8/14に無事誕生日を迎えました。輝木 ほまれちゃんの中の人こと小倉唯さんと同い年で一日違いなので……なんか嬉しい!そんなことはよくて!小倉唯さん、お誕生日おめでとうございます!これからもファンとして応援します!
話変わりますがFateの映画を見てきました……感動!ゲームもしてたから内容覚えてるけど……もう最高でした!ライダー、ホントに好き!戦闘シーンなんて圧巻ですよホントに!もっかい見たいわ!いや、見る!!!
日野家
side:駆
あかね「まあ、上がってや!あっ!あんま期待してもすごいモンはないで~」
駆・種・コルーリ「「「お邪魔します(ま~す!)」」」
僕たちは、あかねさんのご厚意に甘えることにして日野家にやってきた。理由としては”お好み焼き食べたい!”と言う種の強い希望のせいである……お好み焼き屋”あかね”の店の入り口ではなく裏口……正確には家の玄関から僕たちは中に入る。
あかね「父ちゃん、母ちゃん、今日泊まってく子連れてきたで~!」
大悟「おお!よう来たな~!なんや~!母ちゃん、あかねが男の子連れてきたで!」
正子「あら~ホンマや!あかねもお年頃っちゅう事やな~」
あかね「いや、駆はそんなんやないし。

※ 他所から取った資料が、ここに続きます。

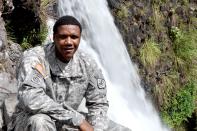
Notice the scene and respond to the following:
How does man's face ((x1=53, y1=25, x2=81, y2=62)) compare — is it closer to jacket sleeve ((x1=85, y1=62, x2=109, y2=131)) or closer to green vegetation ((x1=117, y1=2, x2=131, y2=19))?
jacket sleeve ((x1=85, y1=62, x2=109, y2=131))

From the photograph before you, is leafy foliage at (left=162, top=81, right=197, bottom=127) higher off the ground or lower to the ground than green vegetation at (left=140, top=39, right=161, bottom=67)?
lower

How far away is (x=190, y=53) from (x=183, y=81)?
2.27 ft

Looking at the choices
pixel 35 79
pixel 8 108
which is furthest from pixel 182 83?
pixel 35 79

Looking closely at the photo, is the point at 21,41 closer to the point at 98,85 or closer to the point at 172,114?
the point at 98,85

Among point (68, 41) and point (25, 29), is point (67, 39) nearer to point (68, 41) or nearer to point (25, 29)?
point (68, 41)

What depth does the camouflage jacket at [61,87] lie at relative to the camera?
400cm

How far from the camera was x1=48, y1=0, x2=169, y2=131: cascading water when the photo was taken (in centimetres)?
920

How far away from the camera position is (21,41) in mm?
7555

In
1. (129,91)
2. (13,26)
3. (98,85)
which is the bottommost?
(129,91)

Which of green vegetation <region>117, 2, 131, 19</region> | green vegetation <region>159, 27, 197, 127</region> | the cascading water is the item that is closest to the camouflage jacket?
the cascading water

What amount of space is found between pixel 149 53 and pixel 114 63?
1.18 meters

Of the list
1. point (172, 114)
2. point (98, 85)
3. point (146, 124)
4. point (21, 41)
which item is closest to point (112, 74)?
point (146, 124)

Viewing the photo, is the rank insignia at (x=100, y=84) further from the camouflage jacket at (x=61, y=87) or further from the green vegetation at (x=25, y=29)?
the green vegetation at (x=25, y=29)

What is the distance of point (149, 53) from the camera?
1073cm
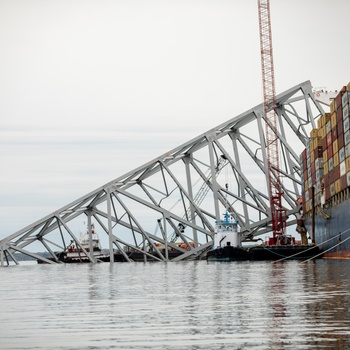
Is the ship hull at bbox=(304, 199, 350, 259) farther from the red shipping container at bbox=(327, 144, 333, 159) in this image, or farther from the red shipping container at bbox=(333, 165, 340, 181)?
the red shipping container at bbox=(327, 144, 333, 159)

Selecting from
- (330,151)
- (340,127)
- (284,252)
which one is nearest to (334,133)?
(330,151)

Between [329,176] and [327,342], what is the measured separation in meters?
70.6

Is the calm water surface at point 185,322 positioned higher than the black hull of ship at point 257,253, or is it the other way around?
the black hull of ship at point 257,253

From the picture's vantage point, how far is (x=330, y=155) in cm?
7956

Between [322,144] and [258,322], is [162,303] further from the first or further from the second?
[322,144]

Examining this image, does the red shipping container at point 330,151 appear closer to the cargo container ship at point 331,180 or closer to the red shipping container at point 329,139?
the cargo container ship at point 331,180

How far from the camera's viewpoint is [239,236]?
337 feet

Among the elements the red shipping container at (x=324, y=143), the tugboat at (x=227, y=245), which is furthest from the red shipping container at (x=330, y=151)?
the tugboat at (x=227, y=245)

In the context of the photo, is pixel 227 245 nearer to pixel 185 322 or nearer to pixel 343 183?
pixel 343 183

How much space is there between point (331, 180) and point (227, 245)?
21617mm

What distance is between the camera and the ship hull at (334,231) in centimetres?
7062

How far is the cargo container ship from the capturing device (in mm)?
71312

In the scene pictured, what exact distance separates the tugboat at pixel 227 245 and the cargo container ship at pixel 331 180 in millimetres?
8947

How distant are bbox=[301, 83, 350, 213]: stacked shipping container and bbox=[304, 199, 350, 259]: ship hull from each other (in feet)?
→ 5.07
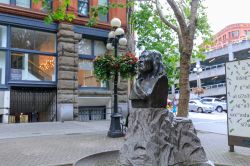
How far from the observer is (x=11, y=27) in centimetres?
1739

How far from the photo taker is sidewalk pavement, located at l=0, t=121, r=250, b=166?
8.11m

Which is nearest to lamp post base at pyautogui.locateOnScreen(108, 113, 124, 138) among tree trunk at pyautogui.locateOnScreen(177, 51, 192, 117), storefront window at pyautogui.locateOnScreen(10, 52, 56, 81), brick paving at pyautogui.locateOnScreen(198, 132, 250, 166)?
tree trunk at pyautogui.locateOnScreen(177, 51, 192, 117)

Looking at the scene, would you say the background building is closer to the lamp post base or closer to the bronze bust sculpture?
the lamp post base

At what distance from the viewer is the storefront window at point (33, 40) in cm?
1766

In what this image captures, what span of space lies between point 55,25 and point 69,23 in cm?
85

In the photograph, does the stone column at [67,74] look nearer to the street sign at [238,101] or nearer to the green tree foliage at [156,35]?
the green tree foliage at [156,35]

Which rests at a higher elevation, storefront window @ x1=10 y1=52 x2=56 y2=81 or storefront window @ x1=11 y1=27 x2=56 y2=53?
storefront window @ x1=11 y1=27 x2=56 y2=53

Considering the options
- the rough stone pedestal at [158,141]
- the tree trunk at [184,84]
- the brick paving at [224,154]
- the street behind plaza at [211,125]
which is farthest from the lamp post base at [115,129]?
the rough stone pedestal at [158,141]

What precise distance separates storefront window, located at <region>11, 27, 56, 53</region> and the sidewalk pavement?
534 centimetres

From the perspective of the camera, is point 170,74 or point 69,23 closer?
point 69,23

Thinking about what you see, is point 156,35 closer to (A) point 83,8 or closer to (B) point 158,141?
(A) point 83,8

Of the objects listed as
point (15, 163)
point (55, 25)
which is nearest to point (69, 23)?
point (55, 25)

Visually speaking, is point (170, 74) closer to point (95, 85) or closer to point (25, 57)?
point (95, 85)

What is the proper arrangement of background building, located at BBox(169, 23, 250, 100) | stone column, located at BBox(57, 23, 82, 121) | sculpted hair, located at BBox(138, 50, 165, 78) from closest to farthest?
1. sculpted hair, located at BBox(138, 50, 165, 78)
2. stone column, located at BBox(57, 23, 82, 121)
3. background building, located at BBox(169, 23, 250, 100)
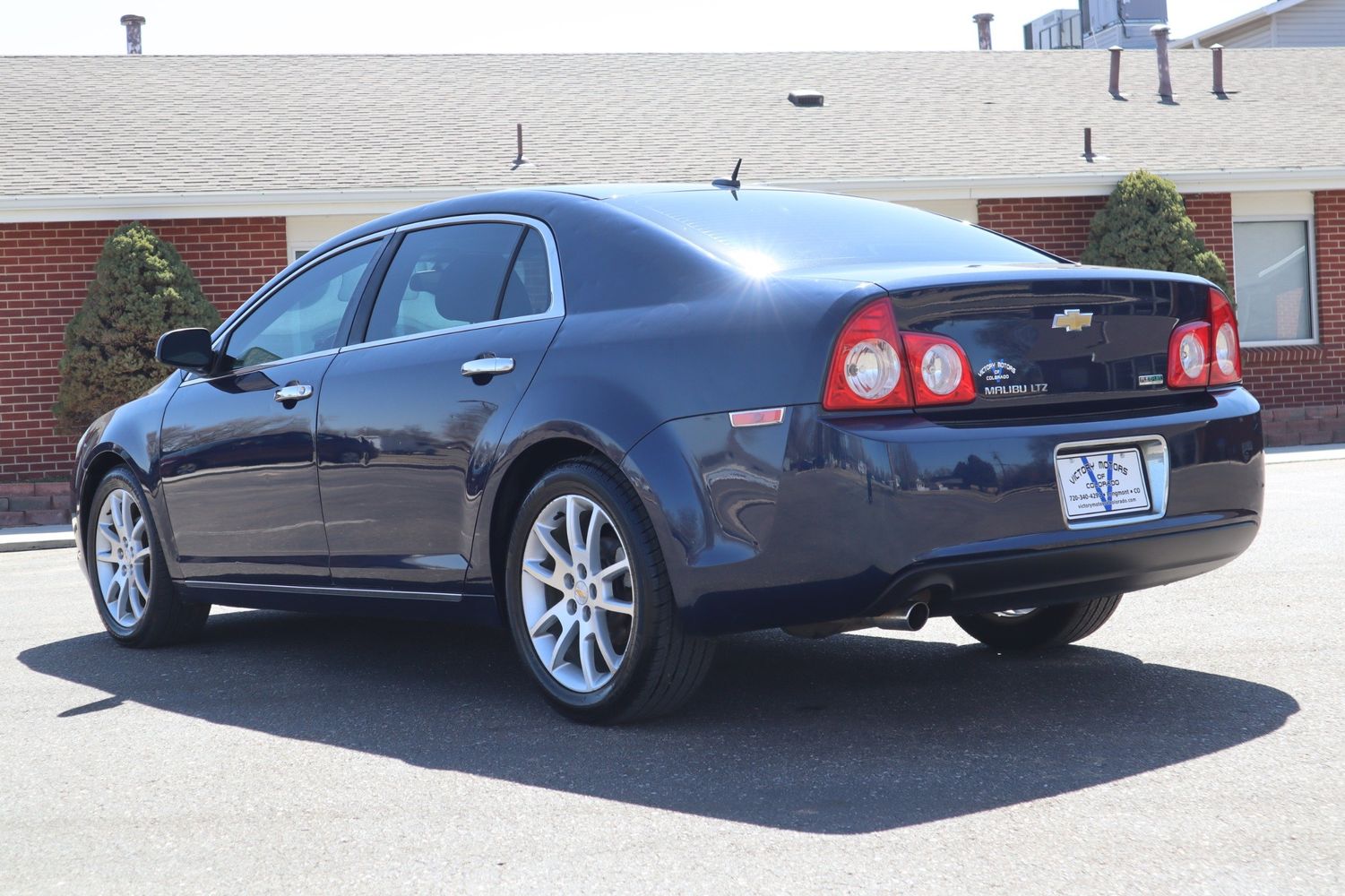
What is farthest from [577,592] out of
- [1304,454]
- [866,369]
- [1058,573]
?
[1304,454]

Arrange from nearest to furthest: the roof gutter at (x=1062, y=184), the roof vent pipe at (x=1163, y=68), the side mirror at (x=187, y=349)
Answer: the side mirror at (x=187, y=349) < the roof gutter at (x=1062, y=184) < the roof vent pipe at (x=1163, y=68)

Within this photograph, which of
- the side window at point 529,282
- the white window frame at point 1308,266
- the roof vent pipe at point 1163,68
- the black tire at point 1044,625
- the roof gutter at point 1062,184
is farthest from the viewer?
the roof vent pipe at point 1163,68

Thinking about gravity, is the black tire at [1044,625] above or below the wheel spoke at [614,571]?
below

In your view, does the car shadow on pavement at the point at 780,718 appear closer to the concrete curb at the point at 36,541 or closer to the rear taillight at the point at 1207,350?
the rear taillight at the point at 1207,350

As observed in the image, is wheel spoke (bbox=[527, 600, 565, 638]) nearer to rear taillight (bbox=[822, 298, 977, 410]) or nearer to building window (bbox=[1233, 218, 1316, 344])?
rear taillight (bbox=[822, 298, 977, 410])

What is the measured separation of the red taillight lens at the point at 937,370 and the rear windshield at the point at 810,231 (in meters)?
0.55

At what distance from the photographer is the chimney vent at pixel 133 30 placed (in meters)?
24.2

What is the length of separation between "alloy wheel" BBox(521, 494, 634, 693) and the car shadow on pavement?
193 millimetres

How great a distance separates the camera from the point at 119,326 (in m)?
14.3

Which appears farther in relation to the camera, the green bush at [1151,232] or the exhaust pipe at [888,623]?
the green bush at [1151,232]

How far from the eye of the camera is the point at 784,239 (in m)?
4.61

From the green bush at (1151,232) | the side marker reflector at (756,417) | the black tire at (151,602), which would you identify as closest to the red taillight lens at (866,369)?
the side marker reflector at (756,417)

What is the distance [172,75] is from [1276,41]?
2033 cm

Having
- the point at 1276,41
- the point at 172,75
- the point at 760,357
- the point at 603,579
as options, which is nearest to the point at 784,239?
the point at 760,357
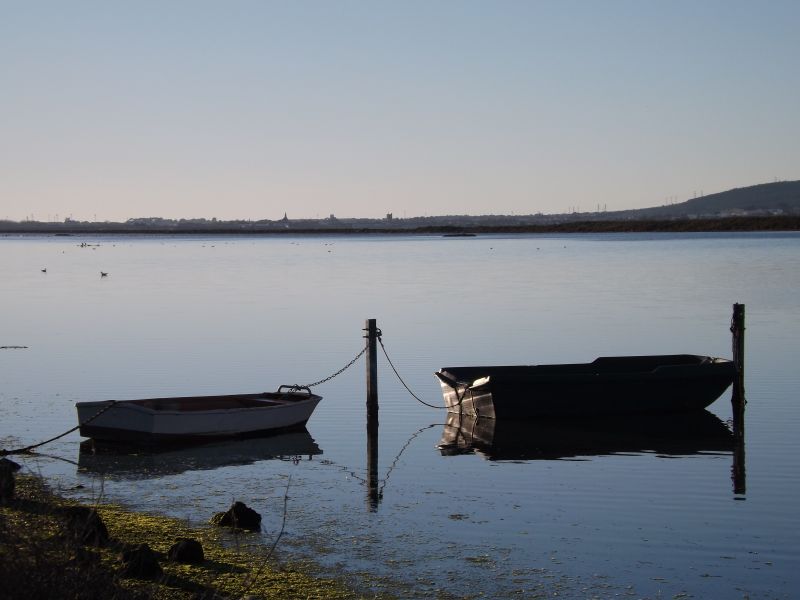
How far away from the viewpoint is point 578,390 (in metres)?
22.5

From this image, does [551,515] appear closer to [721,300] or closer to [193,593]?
[193,593]

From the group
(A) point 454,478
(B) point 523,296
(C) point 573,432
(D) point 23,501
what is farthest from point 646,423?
(B) point 523,296

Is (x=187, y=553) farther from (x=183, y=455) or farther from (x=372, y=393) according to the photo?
(x=372, y=393)

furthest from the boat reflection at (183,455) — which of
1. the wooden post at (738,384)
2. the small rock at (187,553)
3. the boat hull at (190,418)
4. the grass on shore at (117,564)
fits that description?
the wooden post at (738,384)

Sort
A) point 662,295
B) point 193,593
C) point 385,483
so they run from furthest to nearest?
point 662,295
point 385,483
point 193,593

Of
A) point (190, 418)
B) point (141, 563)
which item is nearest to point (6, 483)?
point (141, 563)

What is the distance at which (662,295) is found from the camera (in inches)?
2058

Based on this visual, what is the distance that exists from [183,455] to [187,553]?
7671 mm

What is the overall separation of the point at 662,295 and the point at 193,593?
44.8 metres

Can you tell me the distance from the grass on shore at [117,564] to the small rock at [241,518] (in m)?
0.17

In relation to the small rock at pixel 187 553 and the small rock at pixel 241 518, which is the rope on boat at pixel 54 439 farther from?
the small rock at pixel 187 553

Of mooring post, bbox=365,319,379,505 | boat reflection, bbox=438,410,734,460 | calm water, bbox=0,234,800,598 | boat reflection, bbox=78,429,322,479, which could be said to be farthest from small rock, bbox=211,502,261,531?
boat reflection, bbox=438,410,734,460

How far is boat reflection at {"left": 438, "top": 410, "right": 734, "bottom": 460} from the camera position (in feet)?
63.2

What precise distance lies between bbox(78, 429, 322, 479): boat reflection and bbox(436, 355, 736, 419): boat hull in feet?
13.0
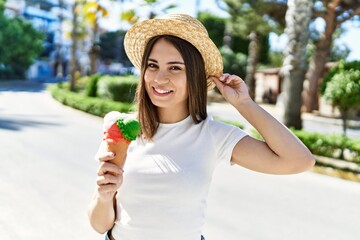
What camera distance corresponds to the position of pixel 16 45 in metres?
49.6

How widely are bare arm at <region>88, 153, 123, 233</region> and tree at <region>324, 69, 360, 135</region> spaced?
445 inches

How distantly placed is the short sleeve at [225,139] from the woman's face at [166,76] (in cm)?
22

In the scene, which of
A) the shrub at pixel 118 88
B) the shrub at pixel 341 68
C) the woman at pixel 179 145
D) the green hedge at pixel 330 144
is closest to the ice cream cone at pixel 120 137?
the woman at pixel 179 145

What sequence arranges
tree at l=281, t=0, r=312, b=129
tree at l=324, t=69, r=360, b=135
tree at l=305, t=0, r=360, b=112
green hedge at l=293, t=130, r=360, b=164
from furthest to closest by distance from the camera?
tree at l=305, t=0, r=360, b=112 → tree at l=324, t=69, r=360, b=135 → tree at l=281, t=0, r=312, b=129 → green hedge at l=293, t=130, r=360, b=164

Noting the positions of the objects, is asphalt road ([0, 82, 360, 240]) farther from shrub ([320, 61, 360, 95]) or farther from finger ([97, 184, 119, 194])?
shrub ([320, 61, 360, 95])

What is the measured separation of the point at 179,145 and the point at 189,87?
0.85 feet

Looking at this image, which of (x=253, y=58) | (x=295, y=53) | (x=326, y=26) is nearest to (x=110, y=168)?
(x=295, y=53)

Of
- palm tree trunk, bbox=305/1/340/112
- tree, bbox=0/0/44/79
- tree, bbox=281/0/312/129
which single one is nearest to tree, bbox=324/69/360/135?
tree, bbox=281/0/312/129

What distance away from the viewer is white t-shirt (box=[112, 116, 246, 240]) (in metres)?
1.75

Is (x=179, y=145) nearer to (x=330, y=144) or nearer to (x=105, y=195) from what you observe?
(x=105, y=195)

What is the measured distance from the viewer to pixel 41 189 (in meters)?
7.12

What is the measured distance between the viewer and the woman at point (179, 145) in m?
1.76

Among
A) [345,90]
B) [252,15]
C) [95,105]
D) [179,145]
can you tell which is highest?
[252,15]

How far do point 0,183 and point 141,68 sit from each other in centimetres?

どっちかと言うとタイプでもないわ、それによ~く見てみ!もう一人いるやろ!こっちが駆の彼女さんなんや♪」
コルーリ「ふぇっ///!?ち、違うチャン!」
何ともノリのいい関西人特有の雰囲気と言うべきか、とても明るい感じがする。……と言うかお父さん、鉄板でお好み焼き焼きながらこっち見てたけど、焦がさないだろうな?お母さんも注文のお好み焼き持ったままだし……冷めちゃうと思うんだけど。あとコルーリ、動揺し過ぎて妖精時の口調が出ちゃってるし……ん?階段から誰か下りてくる……あかねさんの弟さんかな?
げんき「姉ちゃん、おかえり。……その人たちは?」
あかね「ただいま。げんき、こっちの二人は今日家に泊まってく友達の……」
駆「時生 駆です」
コルーリ「コルーリと言います。げんきくん……とおっしゃるんですね、よろしくお願いします」
げんき「ど、どうも///」
あかねさんの弟さんのげんきくんに挨拶すると、何故か顔を赤くして目線を逸らす……どうしたんだろう?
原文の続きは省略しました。